Given problem: Please rewrite the listing below, swapping "forest along riverbank" for "tree line along riverbank" and leaving everything else unchanged.

# # # # #

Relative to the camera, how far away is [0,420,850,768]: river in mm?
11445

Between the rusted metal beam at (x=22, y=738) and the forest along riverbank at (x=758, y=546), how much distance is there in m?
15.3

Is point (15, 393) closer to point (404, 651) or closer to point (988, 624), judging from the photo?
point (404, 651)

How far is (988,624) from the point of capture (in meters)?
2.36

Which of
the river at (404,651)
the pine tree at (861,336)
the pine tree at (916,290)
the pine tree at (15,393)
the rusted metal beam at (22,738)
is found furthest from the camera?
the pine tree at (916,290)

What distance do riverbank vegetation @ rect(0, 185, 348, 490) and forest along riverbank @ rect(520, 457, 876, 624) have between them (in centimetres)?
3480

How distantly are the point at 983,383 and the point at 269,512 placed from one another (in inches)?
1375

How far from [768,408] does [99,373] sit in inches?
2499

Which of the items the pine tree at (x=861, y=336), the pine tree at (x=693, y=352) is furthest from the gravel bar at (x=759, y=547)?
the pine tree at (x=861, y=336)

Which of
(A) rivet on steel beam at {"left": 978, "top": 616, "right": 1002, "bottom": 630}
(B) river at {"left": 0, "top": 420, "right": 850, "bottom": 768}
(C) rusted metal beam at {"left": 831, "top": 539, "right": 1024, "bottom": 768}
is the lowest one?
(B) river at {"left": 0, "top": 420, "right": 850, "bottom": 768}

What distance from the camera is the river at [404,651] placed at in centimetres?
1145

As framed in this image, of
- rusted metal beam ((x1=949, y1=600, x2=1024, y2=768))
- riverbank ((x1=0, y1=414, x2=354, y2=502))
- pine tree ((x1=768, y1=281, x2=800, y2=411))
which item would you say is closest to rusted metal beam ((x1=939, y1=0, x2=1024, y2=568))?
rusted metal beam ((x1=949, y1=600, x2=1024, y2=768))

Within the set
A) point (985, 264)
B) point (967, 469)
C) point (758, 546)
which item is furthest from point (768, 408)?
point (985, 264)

# # # # #

Result:
Relative to the camera, how far away is [0,420,850,768]: river in mm?
11445

Between the rusted metal beam at (x=22, y=738) and the tree line along riverbank at (x=758, y=546), how much distance is there in m?
15.3

Is point (15, 393) closer to point (404, 651) or closer to point (988, 624), judging from the photo?
point (404, 651)

How far is (988,624) from the point of capture (in meters)?
2.36

Which of
the river at (404,651)
the pine tree at (861,336)
the pine tree at (916,290)
the pine tree at (15,393)
the rusted metal beam at (22,738)
is found furthest from the camera?
the pine tree at (916,290)

What distance do riverbank vegetation @ rect(0, 185, 348, 490) and tree line along riverbank @ rect(520, 457, 876, 624) have between them (in centimetres)?
3480

How distantly are the point at 983,383 and the point at 269,512 placed from one another (in inches)?
1375

How far from [768,408] does [99,373] sit in inches?
2499

Which of the items the pine tree at (x=861, y=336), the pine tree at (x=693, y=352) is furthest from the gravel bar at (x=759, y=547)?
the pine tree at (x=861, y=336)

Which of
(A) rivet on steel beam at {"left": 978, "top": 616, "right": 1002, "bottom": 630}
(B) river at {"left": 0, "top": 420, "right": 850, "bottom": 768}
(C) rusted metal beam at {"left": 831, "top": 539, "right": 1024, "bottom": 768}
is the lowest one?
(B) river at {"left": 0, "top": 420, "right": 850, "bottom": 768}

What distance from the camera is the river at [404,651] placed at in centimetres?
1145

As framed in this image, of
- rusted metal beam ((x1=949, y1=600, x2=1024, y2=768))
- riverbank ((x1=0, y1=414, x2=354, y2=502))
- pine tree ((x1=768, y1=281, x2=800, y2=411))
which item would you say is closest to rusted metal beam ((x1=939, y1=0, x2=1024, y2=568))?
rusted metal beam ((x1=949, y1=600, x2=1024, y2=768))

Within the set
A) point (985, 264)
B) point (967, 469)
C) point (758, 546)
which item is furthest from point (768, 408)?
point (985, 264)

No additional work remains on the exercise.